The best you can get using standard ANSI SQL seems to be:
SELECT p.id, r.status, r.title
FROM page AS p
INNER JOIN page_revision as r ON r.pageId = p.id
AND r.id = (SELECT MAX(r2.id) from page_revision as r2 WHERE r2.pageId = r.pageId)
Other approaches are available but dependent on what database you're using. I'm not really sure it can be improved much for MySQL.
In MS SQL 2005+ and Oracle:
SELECT p.id, r.status, r.title
FROM (
SELECT p.*, r,*,
ROW_NUMBER() OVER (PARTITION BY p.pageId ORDER BY CASE WHEN p.status = 'active' THEN 0 ELSE 1 END, r.id DESC) AS rn
FROM page AS p, page_revision r
WHERE r.id = p.pageId
) o
WHERE rn = 1
In MySQL that can become a problem, as subqueries cannot use the INDEX RANGE SCAN as the expression from the outer query is not considered constant.

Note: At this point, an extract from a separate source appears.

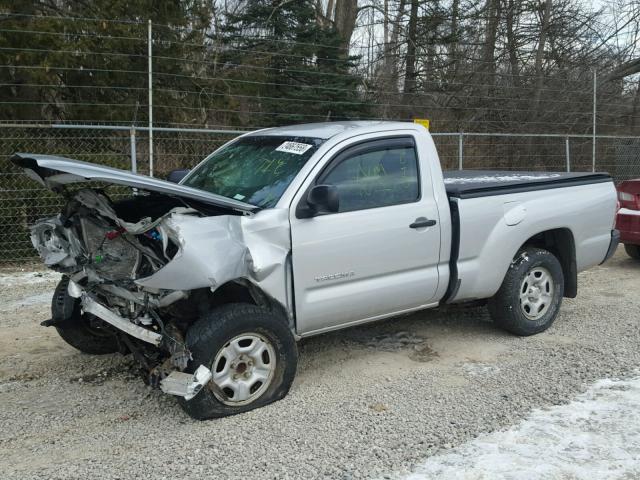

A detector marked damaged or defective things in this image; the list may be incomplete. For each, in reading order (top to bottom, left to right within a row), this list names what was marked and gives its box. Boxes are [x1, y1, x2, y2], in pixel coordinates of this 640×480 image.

damaged hood [10, 153, 258, 213]
detached bumper part [600, 230, 620, 264]
detached bumper part [160, 366, 212, 400]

You'll need to create two indexes and a function that returns the last page revision to use those indexes:
CREATE INDEX ix_revision_page_status_id ON page_revision (page_id, id, status);
CREATE INDEX ix_revision_page_id (page_id, id);
CREATE FUNCTION `fn_get_last_revision`(input_id INT) RETURNS int(11)
BEGIN
DECLARE id INT;
SELECT r_id
INTO id
FROM (
SELECT r.id
FROM page_revisions
FORCE INDEX (ix_revision_page_status_id)
WHERE page_id = input_id
AND status = 'active'
ORDER BY id DESC
LIMIT 1
UNION ALL
SELECT r.id
FROM page_revisions
FORCE INDEX (ix_revision_page_id)
WHERE page_id = input_id
ORDER BY id DESC
LIMIT 1
) o
LIMIT 1;
RETURN id;
END;
SELECT po.id, r.status, r.title
FROM (
SELECT p.*, fn_get_last_revision(p.page_id) AS rev_id
FROM page p
) po, page_revision r
WHERE r.id = po.rev_id;
This will efficiently use index to get the last revision of the page.
P. S. If you will use codes for statuses and use 0 for active, you can get rid of the second index and simplify the query.